I think I've fixed this (in trunk). Pyth was ignoring font declarations that didn't have a \fcharset. Now they default to the reader's charset (e.g. from the initial \ansi) instead, which I think is the right thing to do -- the spec isn't clear.
It seems to work for your example doc, anyway.
Im using rtf files generated by pandoc. They have a lot of "\f0" control words (no idea why).
/plugins/rtf15/reader.py cannot read these files because of this "\f0" word.
For a general solution, could you skip unknown control words?
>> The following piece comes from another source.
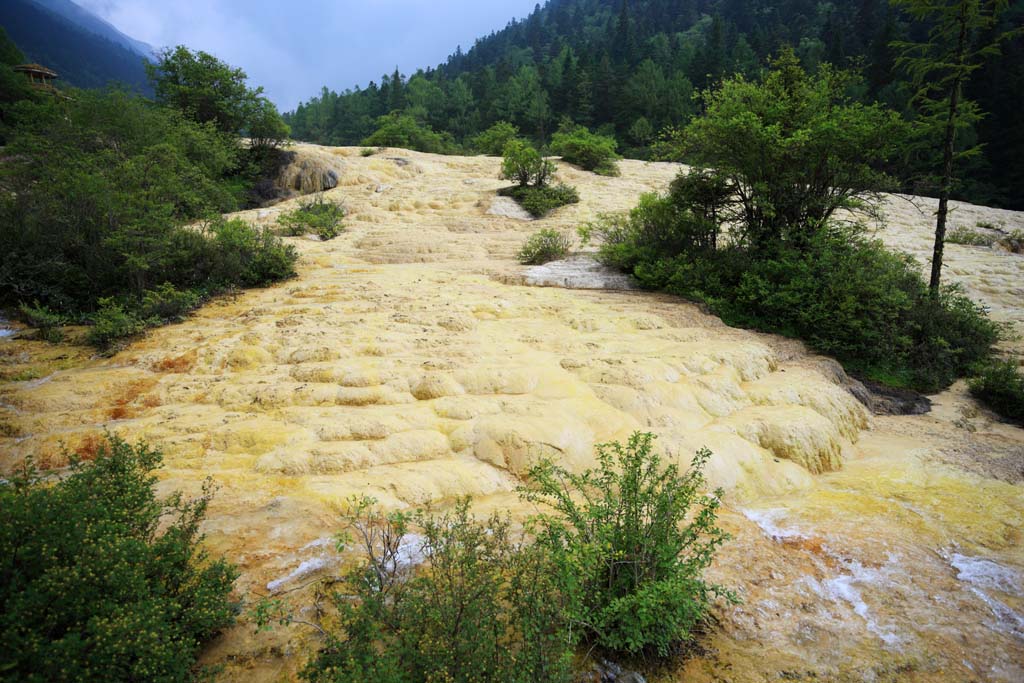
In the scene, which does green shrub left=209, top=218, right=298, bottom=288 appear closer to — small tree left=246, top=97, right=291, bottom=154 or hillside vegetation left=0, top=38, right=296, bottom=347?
hillside vegetation left=0, top=38, right=296, bottom=347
Example rtf: {\rtf\ansi\deff0{\fonttbl{\f0\froman Tms Rmn;}{\f1\fdecor Symbol;}{\f2\fswiss Helv;}}{\colortbl;\red0\green0\blue0; \red0\green0\blue255;\red0\green255\blue255;\red0\green255\ blue0;\red255\green0\blue255;\red255\green0\blue0;\red255\ green255\blue0;\red255\green255\blue255;}{\stylesheet{\fs20 \snext0Normal;}}{\info{\author John Doe} {\creatim\yr1990\mo7\dy30\hr10\min48}{\version1}{\edmins0} {\nofpages1}{\nofwords0}{\nofchars0}{\vern8351}}\widoctrl\ftnbj \sectd\linex0\endnhere \pard\plain \fs20 This is plain text.\